In a recent visit to Dhaka, Ryan Weir, vice president of India and South Asia Commercial Sales and Marketing at Boeing, demanded fair evaluation of their proposal.
He said Boeing had proposed selling four 787 Dreamliner passenger planes and two 777 freighters a year ago, but Biman has yet to begin evaluating their products.
He urged for a fair evaluation before making a final decision on procuring new aircraft.
The two aircraft
Airbus has proposed two A350-900 aircraft with Rolls-Royce engines to be delivered between the second half of 2027 and the first half of 2028. Each plane will have 346 seats.
Airbus quoted the aircraft price based on the 1 January 2023 rate, despite delivery scheduled for January and July 2028. The price will increase on the delivery date based on a set formula provided by Airbus.
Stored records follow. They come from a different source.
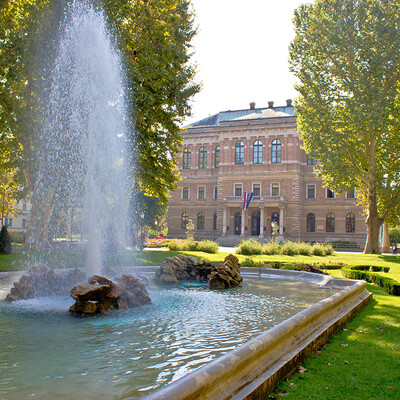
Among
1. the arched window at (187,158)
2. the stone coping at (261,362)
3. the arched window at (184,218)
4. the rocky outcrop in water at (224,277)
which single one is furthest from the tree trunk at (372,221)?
the arched window at (187,158)

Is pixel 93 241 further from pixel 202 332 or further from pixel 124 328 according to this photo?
pixel 202 332

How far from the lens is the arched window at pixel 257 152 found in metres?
52.0

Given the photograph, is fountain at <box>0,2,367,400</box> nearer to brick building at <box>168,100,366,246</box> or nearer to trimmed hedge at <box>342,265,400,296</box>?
trimmed hedge at <box>342,265,400,296</box>

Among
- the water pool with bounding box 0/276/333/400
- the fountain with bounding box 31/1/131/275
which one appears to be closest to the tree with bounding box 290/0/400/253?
the fountain with bounding box 31/1/131/275

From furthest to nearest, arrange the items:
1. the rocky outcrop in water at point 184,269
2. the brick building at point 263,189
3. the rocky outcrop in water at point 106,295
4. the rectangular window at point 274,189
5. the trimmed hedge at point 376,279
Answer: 1. the rectangular window at point 274,189
2. the brick building at point 263,189
3. the rocky outcrop in water at point 184,269
4. the trimmed hedge at point 376,279
5. the rocky outcrop in water at point 106,295

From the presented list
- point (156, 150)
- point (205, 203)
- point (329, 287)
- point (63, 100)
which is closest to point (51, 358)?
point (329, 287)

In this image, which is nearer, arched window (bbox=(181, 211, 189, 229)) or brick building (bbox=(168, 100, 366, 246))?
brick building (bbox=(168, 100, 366, 246))

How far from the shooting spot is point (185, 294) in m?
9.97

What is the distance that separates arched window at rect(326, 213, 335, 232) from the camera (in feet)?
165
Hence, Biman estimated the increased price of the aircraft at delivery by considering a 3.50% annual escalation factor.
Biman currently operates 21 aircraft, with 16 made by Boeing, US, and five Dash 8-400 Turbo-prop aircraft made by De Havilland, Canada.
Biman's "Network and Fleet Plan for FY2024-25 to FY2033-34" indicates a need for 47 aircraft by FY35, including one with over 400 seats, eight with 300 seats, seven with 270 seats, ten with 170 seats, and six with 70 seats.
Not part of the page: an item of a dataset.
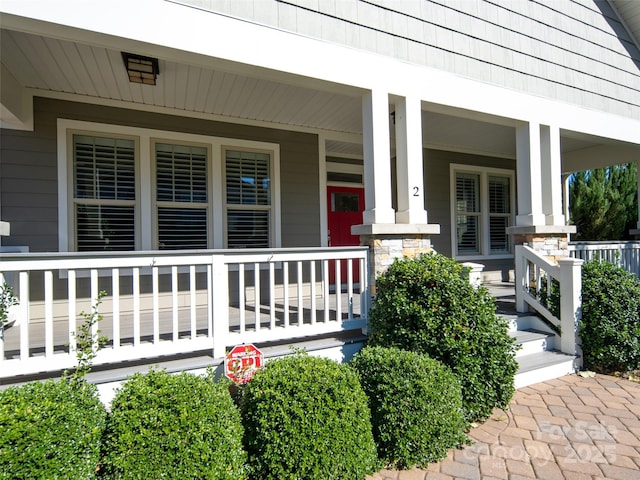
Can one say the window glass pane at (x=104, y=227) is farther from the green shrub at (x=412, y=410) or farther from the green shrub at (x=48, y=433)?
the green shrub at (x=412, y=410)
As per the projection, Biman would require a 400+ seat capacity aircraft by FY29 and two 300+ seat capacity wide-body aircraft by FY26.
Challenges in crew
The report also mentioned several challenges of procuring the two Airbus aircraft.
It said Biman faces a significant crew shortage across its fleet. Introducing the A350 requires a separate team of trained pilots. The existing crew must undergo training to operate Airbus planes.
Switching crews between Airbus and Boeing is complex. With current crew shortages, deploying them on A350s poses challenges. Recruiting new crew will not quickly resolve the issue, as "experience" is crucial in aviation. Acquiring the necessary experience for advanced planes takes time, said the report.
The evaluation committee also noted that operating the A350 on existing routes would require more than double the cockpit crew compared to the B787. This is because Biman's B787 flights have lower crew requirements due to established flight patterns, crew rotations, and rest periods.
Currently, there is a shortage of available A350 cockpit crew in the international market. Biman may need to recruit cadet pilots locally and provide them with subsequent training to address this shortage.
Challenges in maintenance
Currently, Biman operates Boeing 787-8/9, 777-300ER, 737-800, and DHC-400 aircraft. Introducing the A350-900 will add a new aircraft type to its fleet, leading to a mixed wide-body fleet.
This brings several challenges in airworthiness management, maintenance, certification, training, logistics, and pre-flight inspection, said the report.
These challenges can affect various aspects of airworthiness management, line and base maintenance, certification, training, logistics, and pre-flight inspection, etc.
The dissimilar equipment compared to Biman's existing fleet will require spare engines, parts, and tools. Based on discussions with the Airbus team, approximately $61.77 million will be needed for spare parts, tools, equipment, and spare engine.
Challenges in engineering section
A significant number of Biman's engineering and maintenance personnel will be retiring within the next five years, creating challenges in maintaining the current fleet, according to the report.
It typically takes seven to eight years to train skilled personnel eligible to certify aircraft, so immediate and large-scale recruitment is necessary, it said.
Meanwhile, Airbus offers 1,000 trainee-days support for engineers for the two aircraft, but 2,000 trainee-days are needed to train engineering and maintenance personnel fully.
Besides, Airbus' proposal does not include training for software development, modification, configuration control, electronic delivery, or safety and security programs for the Performance Engineers Program (PEP). Airbus could not confirm whether the PEP is part of the offer.
Also, the Engine Maintenance (Total Care) Program is exclusively offered by Rolls Royce, while the Component Repair/Overhaul Service programme is available from Airbus and other vendors on a Flight Hour payment basis.